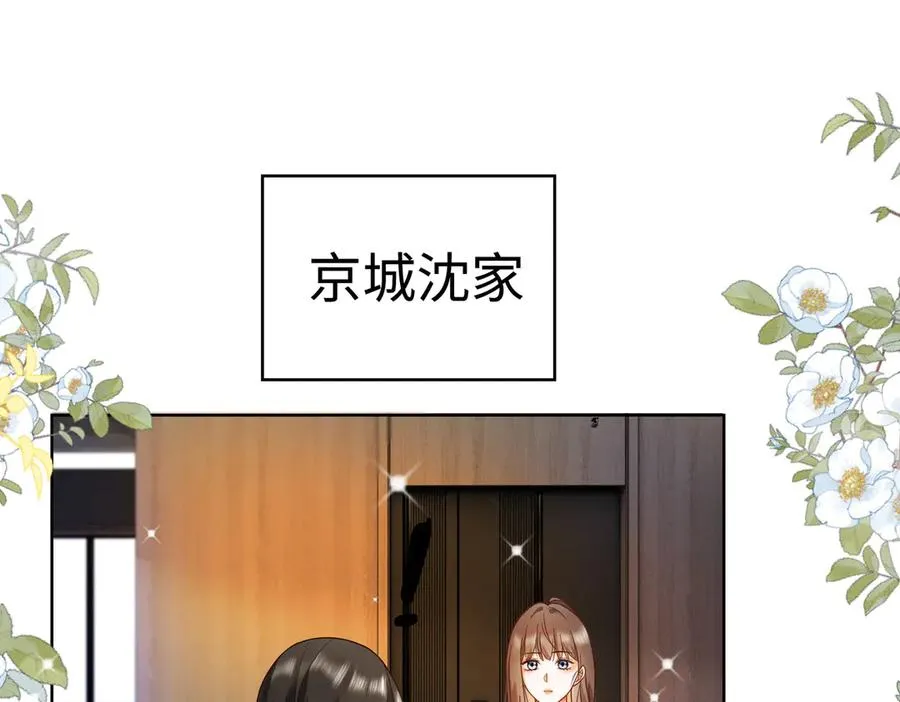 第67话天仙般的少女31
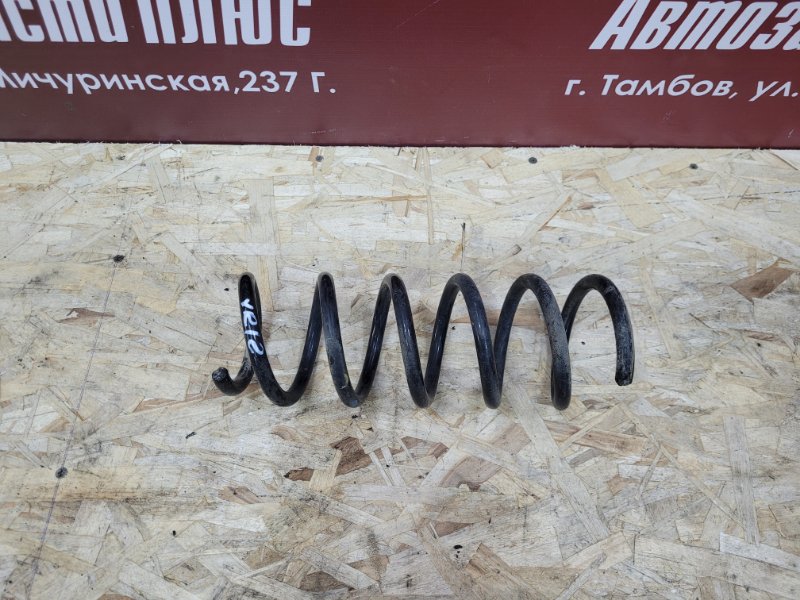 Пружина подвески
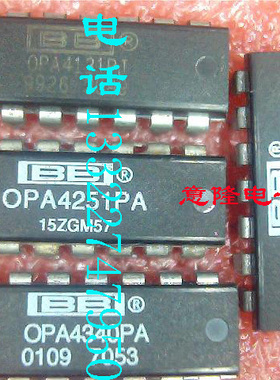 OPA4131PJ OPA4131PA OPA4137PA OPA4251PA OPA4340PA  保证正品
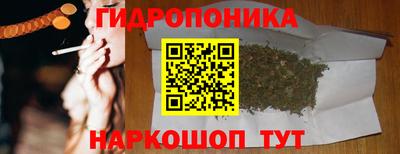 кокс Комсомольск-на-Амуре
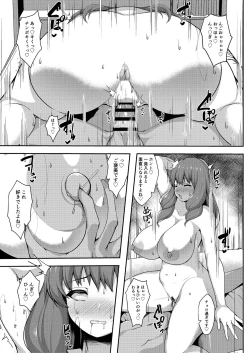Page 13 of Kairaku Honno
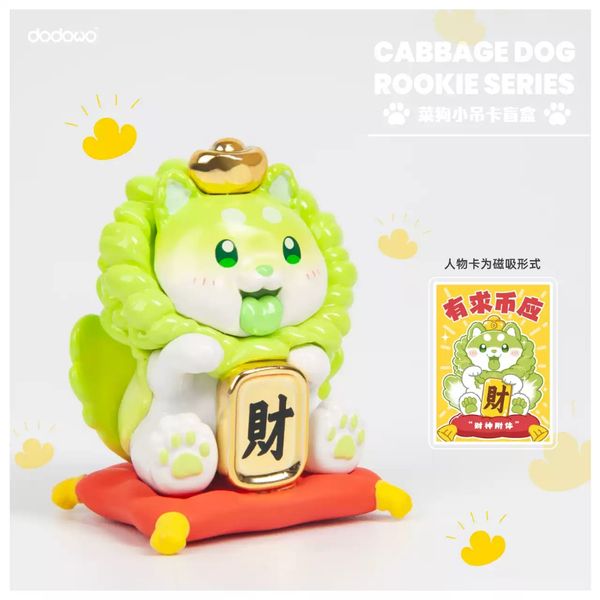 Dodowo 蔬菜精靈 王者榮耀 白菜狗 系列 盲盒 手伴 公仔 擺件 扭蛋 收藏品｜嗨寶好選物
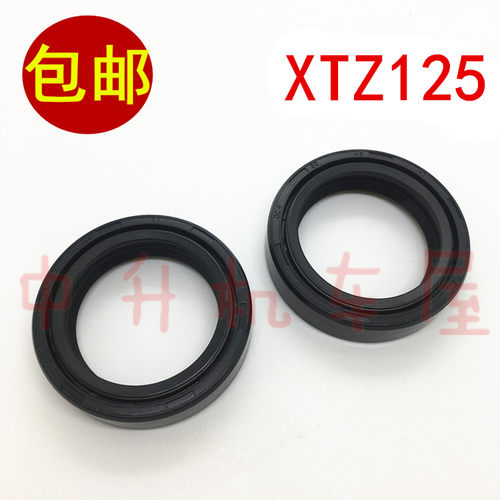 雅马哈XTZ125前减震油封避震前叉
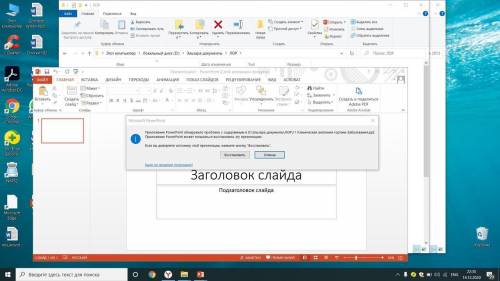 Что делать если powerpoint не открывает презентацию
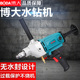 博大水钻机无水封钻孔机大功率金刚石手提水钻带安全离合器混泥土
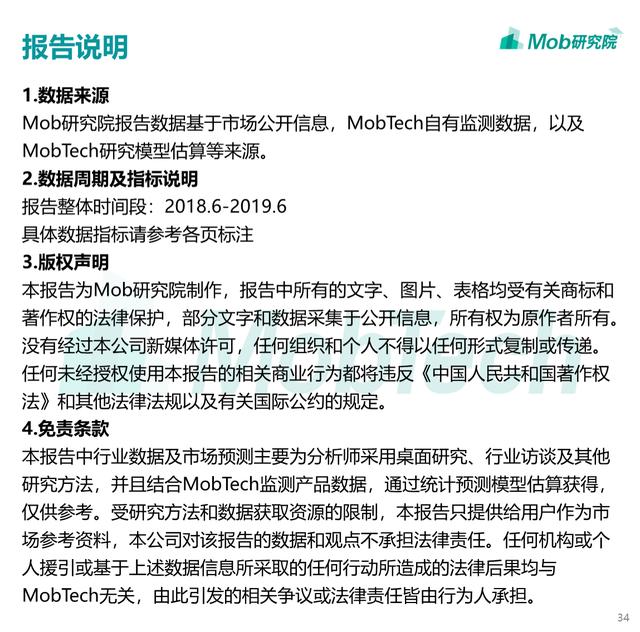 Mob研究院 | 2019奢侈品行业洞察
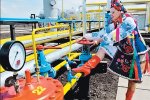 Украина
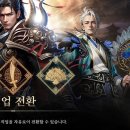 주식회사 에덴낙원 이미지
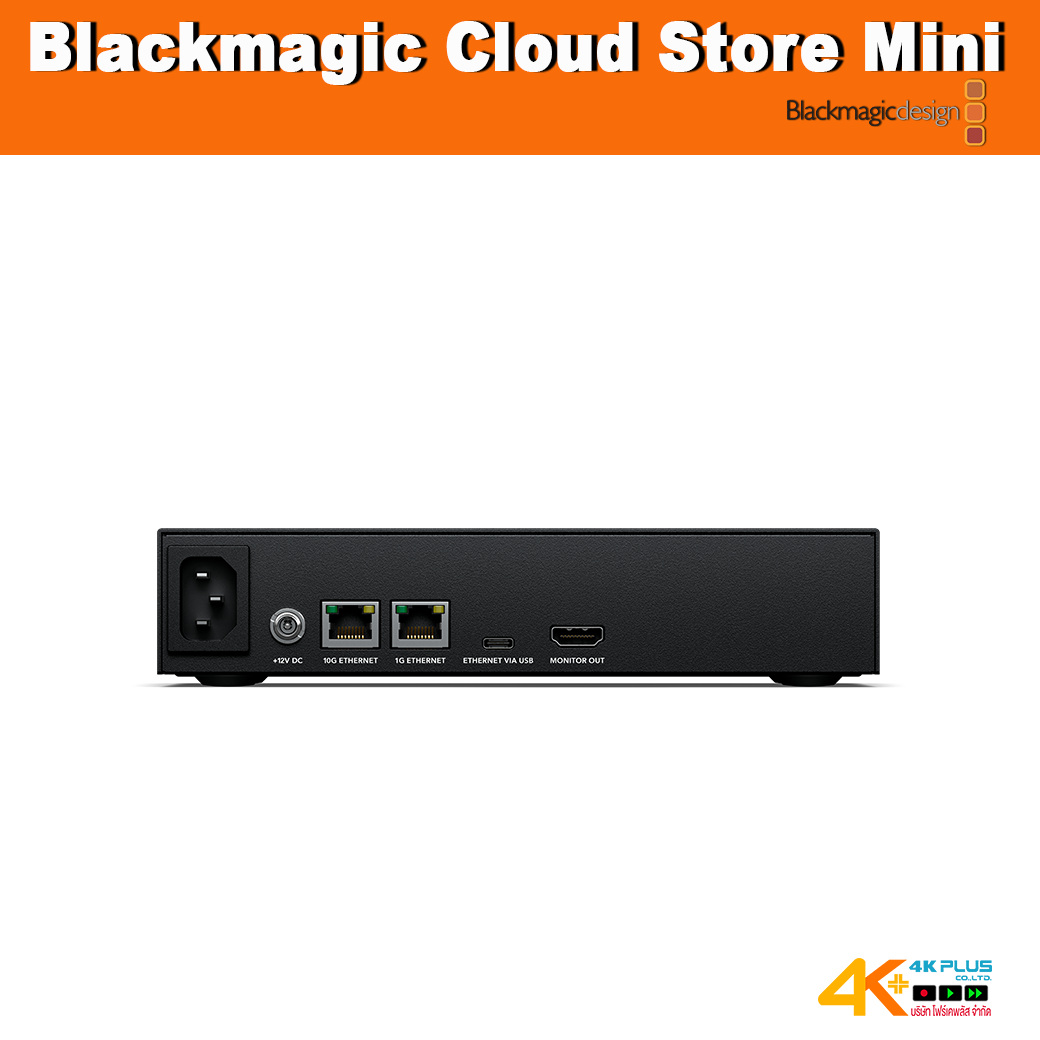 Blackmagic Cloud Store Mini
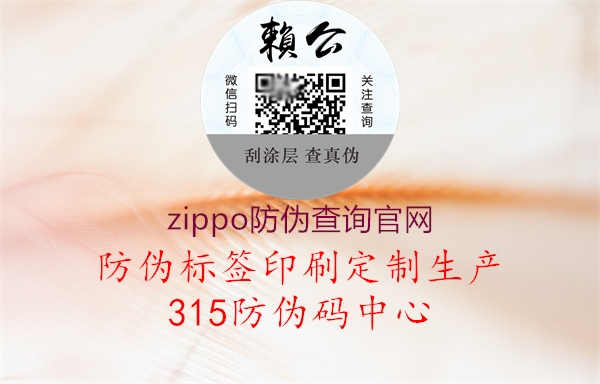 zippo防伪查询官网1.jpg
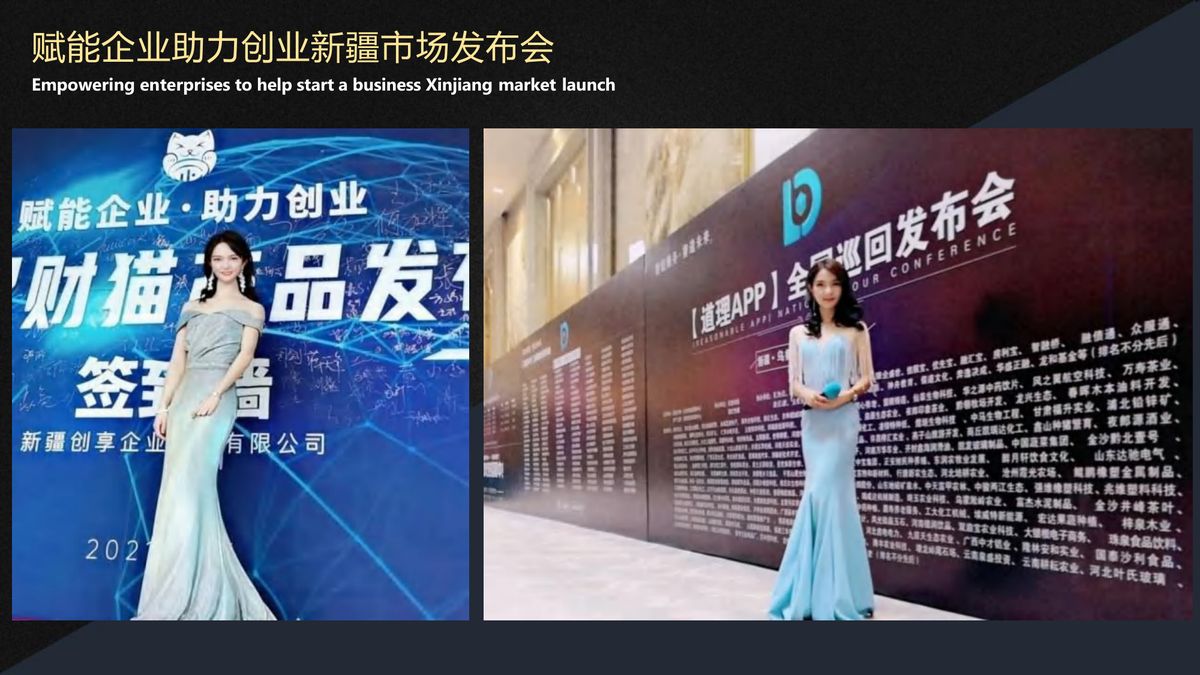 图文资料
- - - -
Retype exactly, please, the span from the line holding "Blackmagic Cloud Store Mini" through the closing line of the data, both ends included, without the pictures.

 Blackmagic Cloud Store Mini
 zippo防伪查询官网1.jpg
 图文资料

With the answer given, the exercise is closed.